BEGIN TASK MATERIAL

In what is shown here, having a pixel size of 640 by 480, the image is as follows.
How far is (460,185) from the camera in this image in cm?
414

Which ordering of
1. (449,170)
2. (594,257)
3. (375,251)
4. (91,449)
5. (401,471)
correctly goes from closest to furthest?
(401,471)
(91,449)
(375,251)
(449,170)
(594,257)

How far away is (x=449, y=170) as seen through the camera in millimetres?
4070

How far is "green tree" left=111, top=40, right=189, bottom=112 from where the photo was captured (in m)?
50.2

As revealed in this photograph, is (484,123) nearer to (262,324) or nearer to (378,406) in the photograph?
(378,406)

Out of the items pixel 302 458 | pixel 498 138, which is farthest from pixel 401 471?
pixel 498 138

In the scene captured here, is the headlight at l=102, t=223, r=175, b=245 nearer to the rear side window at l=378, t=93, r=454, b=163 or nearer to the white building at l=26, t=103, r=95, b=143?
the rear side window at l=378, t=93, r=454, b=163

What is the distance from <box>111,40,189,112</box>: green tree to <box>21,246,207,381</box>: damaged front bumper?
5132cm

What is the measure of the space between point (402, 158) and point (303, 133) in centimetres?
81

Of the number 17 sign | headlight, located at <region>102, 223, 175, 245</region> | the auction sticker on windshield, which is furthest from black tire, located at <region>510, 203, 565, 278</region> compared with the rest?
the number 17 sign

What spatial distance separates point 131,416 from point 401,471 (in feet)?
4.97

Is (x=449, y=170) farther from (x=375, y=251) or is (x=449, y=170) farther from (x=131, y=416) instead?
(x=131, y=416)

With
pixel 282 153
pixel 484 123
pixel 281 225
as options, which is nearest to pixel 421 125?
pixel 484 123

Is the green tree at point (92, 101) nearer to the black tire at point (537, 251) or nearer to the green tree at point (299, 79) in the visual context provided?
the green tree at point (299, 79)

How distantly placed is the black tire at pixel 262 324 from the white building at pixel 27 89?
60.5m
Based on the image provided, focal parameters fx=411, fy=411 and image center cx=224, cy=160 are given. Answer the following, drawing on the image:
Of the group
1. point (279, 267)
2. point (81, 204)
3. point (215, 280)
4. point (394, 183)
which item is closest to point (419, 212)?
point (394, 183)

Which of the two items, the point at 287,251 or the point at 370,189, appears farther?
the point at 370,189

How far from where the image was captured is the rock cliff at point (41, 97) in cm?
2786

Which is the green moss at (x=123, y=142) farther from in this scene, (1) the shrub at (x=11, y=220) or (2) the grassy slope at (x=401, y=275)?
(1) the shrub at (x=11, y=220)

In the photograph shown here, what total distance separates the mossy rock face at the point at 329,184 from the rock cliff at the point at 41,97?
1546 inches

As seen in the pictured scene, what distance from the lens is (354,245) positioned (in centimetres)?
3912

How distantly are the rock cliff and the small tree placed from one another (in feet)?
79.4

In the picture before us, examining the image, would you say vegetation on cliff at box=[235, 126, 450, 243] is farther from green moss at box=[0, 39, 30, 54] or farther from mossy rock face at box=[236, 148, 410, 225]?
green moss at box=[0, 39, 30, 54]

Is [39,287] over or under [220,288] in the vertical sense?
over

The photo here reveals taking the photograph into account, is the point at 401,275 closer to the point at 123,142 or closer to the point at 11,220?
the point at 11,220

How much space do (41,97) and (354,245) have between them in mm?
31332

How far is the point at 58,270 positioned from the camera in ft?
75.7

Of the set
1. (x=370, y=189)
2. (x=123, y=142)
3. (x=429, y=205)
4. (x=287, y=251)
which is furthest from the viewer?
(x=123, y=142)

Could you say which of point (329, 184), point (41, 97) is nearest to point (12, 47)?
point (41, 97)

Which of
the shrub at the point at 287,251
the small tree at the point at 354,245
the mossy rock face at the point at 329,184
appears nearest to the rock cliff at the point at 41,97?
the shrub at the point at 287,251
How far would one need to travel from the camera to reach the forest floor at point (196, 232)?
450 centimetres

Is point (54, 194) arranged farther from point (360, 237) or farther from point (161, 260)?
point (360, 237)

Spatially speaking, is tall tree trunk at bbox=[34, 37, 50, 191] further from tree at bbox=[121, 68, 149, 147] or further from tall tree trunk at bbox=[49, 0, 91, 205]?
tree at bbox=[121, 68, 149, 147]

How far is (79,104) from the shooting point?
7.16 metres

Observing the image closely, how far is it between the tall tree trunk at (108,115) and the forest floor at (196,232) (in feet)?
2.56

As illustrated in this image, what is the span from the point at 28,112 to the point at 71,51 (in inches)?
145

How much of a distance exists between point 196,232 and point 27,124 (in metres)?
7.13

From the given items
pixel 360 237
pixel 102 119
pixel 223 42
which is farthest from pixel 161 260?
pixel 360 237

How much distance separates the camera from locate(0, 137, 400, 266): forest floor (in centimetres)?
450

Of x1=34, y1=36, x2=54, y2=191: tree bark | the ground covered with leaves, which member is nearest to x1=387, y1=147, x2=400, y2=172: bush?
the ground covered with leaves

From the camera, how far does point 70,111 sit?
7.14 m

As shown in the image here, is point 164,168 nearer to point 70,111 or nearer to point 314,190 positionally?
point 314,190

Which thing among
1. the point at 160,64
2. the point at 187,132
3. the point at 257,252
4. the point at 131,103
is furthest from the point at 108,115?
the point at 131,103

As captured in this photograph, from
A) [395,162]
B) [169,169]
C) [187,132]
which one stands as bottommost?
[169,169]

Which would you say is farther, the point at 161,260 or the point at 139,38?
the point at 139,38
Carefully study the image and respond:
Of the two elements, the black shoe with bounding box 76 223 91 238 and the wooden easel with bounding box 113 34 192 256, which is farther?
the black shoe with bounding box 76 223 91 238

END TASK MATERIAL

Rewrite every line of the entries above as a numbered list, giving each line its own number and omitting the blank lines.

1. In what is shown here, having a pixel size of 640 by 480, the image is as follows.
2. How far is (460,185) from the camera in this image in cm?
3. 414
4. Which ordering of
5. 1. (449,170)
6. 2. (594,257)
7. 3. (375,251)
8. 4. (91,449)
9. 5. (401,471)
10. correctly goes from closest to furthest?
11. (401,471)
12. (91,449)
13. (375,251)
14. (449,170)
15. (594,257)
16. How far away is (x=449, y=170) as seen through the camera in millimetres?
17. 4070
18. How far is "green tree" left=111, top=40, right=189, bottom=112 from where the photo was captured (in m)?
19. 50.2
20. As revealed in this photograph, is (484,123) nearer to (262,324) or nearer to (378,406) in the photograph?
21. (378,406)
22. Out of the items pixel 302 458 | pixel 498 138, which is farthest from pixel 401 471?
23. pixel 498 138
24. In the scene captured here, is the headlight at l=102, t=223, r=175, b=245 nearer to the rear side window at l=378, t=93, r=454, b=163 or nearer to the white building at l=26, t=103, r=95, b=143?
25. the rear side window at l=378, t=93, r=454, b=163
26. What is the distance from <box>111,40,189,112</box>: green tree to <box>21,246,207,381</box>: damaged front bumper?
27. 5132cm
28. What is the measure of the space between point (402, 158) and point (303, 133) in centimetres?
29. 81
30. Of the number 17 sign | headlight, located at <region>102, 223, 175, 245</region> | the auction sticker on windshield, which is furthest from black tire, located at <region>510, 203, 565, 278</region> compared with the rest?
31. the number 17 sign
32. What spatial distance separates point 131,416 from point 401,471 (in feet)?
33. 4.97
34. Is (x=449, y=170) farther from (x=375, y=251) or is (x=449, y=170) farther from (x=131, y=416) instead?
35. (x=131, y=416)
36. With
37. pixel 282 153
38. pixel 484 123
39. pixel 281 225
40. as options, which is nearest to pixel 421 125?
41. pixel 484 123
42. Is the green tree at point (92, 101) nearer to the black tire at point (537, 251) or nearer to the green tree at point (299, 79) in the visual context provided?
43. the green tree at point (299, 79)
44. How distantly placed is the black tire at pixel 262 324 from the white building at pixel 27 89?
45. 60.5m
46. Based on the image provided, focal parameters fx=411, fy=411 and image center cx=224, cy=160 are given. Answer the following, drawing on the image:
47. Of the group
48. 1. point (279, 267)
49. 2. point (81, 204)
50. 3. point (215, 280)
51. 4. point (394, 183)
52. which item is closest to point (419, 212)?
53. point (394, 183)
54. Which of the two items, the point at 287,251 or the point at 370,189, appears farther?
55. the point at 370,189
56. How far from where the image was captured is the rock cliff at point (41, 97) in cm?
57. 2786
58. Which is the green moss at (x=123, y=142) farther from in this scene, (1) the shrub at (x=11, y=220) or (2) the grassy slope at (x=401, y=275)?
59. (1) the shrub at (x=11, y=220)
60. In the photograph shown here, what total distance separates the mossy rock face at the point at 329,184 from the rock cliff at the point at 41,97?
61. 1546 inches
62. As seen in the pictured scene, what distance from the lens is (354,245) positioned (in centimetres)?
63. 3912
64. How distantly are the rock cliff and the small tree placed from one another (in feet)?
65. 79.4
66. In the picture before us, examining the image, would you say vegetation on cliff at box=[235, 126, 450, 243] is farther from green moss at box=[0, 39, 30, 54] or farther from mossy rock face at box=[236, 148, 410, 225]?
67. green moss at box=[0, 39, 30, 54]
68. Is [39,287] over or under [220,288] in the vertical sense?
69. over
70. The photo here reveals taking the photograph into account, is the point at 401,275 closer to the point at 123,142 or closer to the point at 11,220?
71. the point at 11,220
72. How much space do (41,97) and (354,245) have between them in mm?
73. 31332
74. How far is the point at 58,270 positioned from the camera in ft?
75. 75.7
76. Of the set
77. 1. (x=370, y=189)
78. 2. (x=123, y=142)
79. 3. (x=429, y=205)
80. 4. (x=287, y=251)
81. which is furthest from the viewer?
82. (x=123, y=142)
83. Could you say which of point (329, 184), point (41, 97) is nearest to point (12, 47)?
84. point (41, 97)
85. Which of
86. the shrub at the point at 287,251
87. the small tree at the point at 354,245
88. the mossy rock face at the point at 329,184
89. appears nearest to the rock cliff at the point at 41,97?
90. the shrub at the point at 287,251
91. How far would one need to travel from the camera to reach the forest floor at point (196, 232)?
92. 450 centimetres
93. Is point (54, 194) arranged farther from point (360, 237) or farther from point (161, 260)?
94. point (360, 237)
95. Spatially speaking, is tall tree trunk at bbox=[34, 37, 50, 191] further from tree at bbox=[121, 68, 149, 147] or further from tall tree trunk at bbox=[49, 0, 91, 205]?
96. tree at bbox=[121, 68, 149, 147]
97. How far is (79,104) from the shooting point?
98. 7.16 metres
99. Observing the image closely, how far is it between the tall tree trunk at (108,115) and the forest floor at (196,232) (in feet)?
100. 2.56
101. As illustrated in this image, what is the span from the point at 28,112 to the point at 71,51 (in inches)?
102. 145
103. How much of a distance exists between point 196,232 and point 27,124 (in metres)?
104. 7.13
105. From the given items
106. pixel 360 237
107. pixel 102 119
108. pixel 223 42
109. which is farthest from pixel 161 260?
110. pixel 360 237
111. How much distance separates the camera from locate(0, 137, 400, 266): forest floor (in centimetres)?
112. 450
113. Of x1=34, y1=36, x2=54, y2=191: tree bark | the ground covered with leaves, which member is nearest to x1=387, y1=147, x2=400, y2=172: bush?
114. the ground covered with leaves
115. From the camera, how far does point 70,111 sit?
116. 7.14 m
117. As shown in the image here, is point 164,168 nearer to point 70,111 or nearer to point 314,190 positionally?
118. point 314,190
119. Which thing among
120. 1. the point at 160,64
121. 2. the point at 187,132
122. 3. the point at 257,252
123. 4. the point at 131,103
124. is furthest from the point at 108,115?
125. the point at 131,103
126. As captured in this photograph, from
127. A) [395,162]
128. B) [169,169]
129. C) [187,132]
130. which one stands as bottommost?
131. [169,169]
132. Which would you say is farther, the point at 161,260 or the point at 139,38?
133. the point at 139,38
134. Carefully study the image and respond:
135. Of the two elements, the black shoe with bounding box 76 223 91 238 and the wooden easel with bounding box 113 34 192 256, which is farther?
136. the black shoe with bounding box 76 223 91 238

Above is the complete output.